A Lightweight, Adhesive, Dual-Functionalized Over-Coating Interphase Toward Ultra-Stable High-Current Density Lithium Metal Anodes

Coherent manipulation of the lithium plating pattern is at the heart of the safe operation of metallic anodes in the battery technologies. In this article, a lightweight (~0.3 mg cm⁻²), dual-functionalized carbon spheres are anchored onto the Cu foil as the interfacial protective layer via the chelation process of the catechol groups in the polydopamine precursor and the copper foil.

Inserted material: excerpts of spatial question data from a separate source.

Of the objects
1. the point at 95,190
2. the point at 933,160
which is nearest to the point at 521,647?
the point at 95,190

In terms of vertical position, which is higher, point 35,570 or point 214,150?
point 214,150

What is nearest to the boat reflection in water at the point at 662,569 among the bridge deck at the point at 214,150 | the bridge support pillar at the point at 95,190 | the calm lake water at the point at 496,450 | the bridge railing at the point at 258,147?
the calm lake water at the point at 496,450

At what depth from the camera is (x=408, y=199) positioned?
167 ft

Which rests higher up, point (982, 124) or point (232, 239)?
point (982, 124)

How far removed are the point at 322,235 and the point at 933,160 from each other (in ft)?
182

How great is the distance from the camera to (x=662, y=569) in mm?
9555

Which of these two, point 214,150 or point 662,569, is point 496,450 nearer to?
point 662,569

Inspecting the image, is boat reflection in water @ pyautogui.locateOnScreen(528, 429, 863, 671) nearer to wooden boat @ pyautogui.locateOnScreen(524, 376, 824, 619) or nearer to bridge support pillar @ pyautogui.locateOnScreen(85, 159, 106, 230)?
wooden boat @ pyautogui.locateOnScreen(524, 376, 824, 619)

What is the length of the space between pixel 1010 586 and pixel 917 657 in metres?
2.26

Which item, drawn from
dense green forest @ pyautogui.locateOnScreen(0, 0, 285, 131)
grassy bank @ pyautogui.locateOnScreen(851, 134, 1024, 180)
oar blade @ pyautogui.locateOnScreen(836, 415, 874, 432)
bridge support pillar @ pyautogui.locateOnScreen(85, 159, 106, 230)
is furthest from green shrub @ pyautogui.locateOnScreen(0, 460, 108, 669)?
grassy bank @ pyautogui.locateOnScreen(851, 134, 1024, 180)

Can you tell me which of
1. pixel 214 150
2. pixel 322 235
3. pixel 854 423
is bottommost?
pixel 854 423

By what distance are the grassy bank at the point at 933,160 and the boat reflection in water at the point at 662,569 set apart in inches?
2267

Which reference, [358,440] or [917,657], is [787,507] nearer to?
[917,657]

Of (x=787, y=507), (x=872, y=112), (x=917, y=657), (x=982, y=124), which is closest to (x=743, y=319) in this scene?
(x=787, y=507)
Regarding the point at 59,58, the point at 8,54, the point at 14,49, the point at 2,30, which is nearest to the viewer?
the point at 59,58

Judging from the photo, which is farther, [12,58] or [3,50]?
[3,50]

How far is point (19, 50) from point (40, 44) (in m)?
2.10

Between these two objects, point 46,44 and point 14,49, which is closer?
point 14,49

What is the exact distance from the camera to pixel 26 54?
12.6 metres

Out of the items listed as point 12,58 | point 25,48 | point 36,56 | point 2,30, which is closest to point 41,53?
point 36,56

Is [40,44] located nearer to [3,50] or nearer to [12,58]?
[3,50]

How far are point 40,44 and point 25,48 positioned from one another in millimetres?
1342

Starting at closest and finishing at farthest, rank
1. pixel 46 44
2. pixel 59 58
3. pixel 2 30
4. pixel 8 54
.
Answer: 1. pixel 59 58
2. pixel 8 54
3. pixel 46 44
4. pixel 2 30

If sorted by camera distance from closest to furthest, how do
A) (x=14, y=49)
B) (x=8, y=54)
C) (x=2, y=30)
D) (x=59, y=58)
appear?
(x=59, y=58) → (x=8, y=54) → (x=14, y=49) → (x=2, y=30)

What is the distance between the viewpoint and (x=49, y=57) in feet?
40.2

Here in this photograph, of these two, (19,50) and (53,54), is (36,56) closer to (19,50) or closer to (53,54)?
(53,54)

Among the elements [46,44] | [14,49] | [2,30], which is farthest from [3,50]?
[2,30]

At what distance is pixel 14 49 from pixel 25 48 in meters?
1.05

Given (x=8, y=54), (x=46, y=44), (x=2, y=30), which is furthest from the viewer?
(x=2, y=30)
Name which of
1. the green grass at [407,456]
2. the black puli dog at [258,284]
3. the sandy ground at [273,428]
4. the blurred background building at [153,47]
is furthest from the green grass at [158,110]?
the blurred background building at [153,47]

The dual-functionalized carbon spheres exhibit the intriguing complementary features: Lithiophilic nitrogen dopants favor the Li⁺ ion absorption and mitigate the nucleation barrier, while the micro/mesopore reservoir spatially homogenizes the ion flux distribution, confining the metallic propagation without dendrite-like protrusions. The metallic anode exhibits an ultra-stable plating/stripping process for 1400 hr with the average Coulombic efficiency of ~99%. A full-cell prototype is constructed by pairing the N-doped carbon spheres on the bare Cu (NCS-Cu) electrode with the high-mass-loading LiVPO₄F (12.5 mg cm⁻²) cathode that can deliver a high energy density of 421.2 Wh kg⁻¹ with the highest power density of 2106 W kg⁻¹ to promise the anode use for high-power/energy-dense metallic batteries.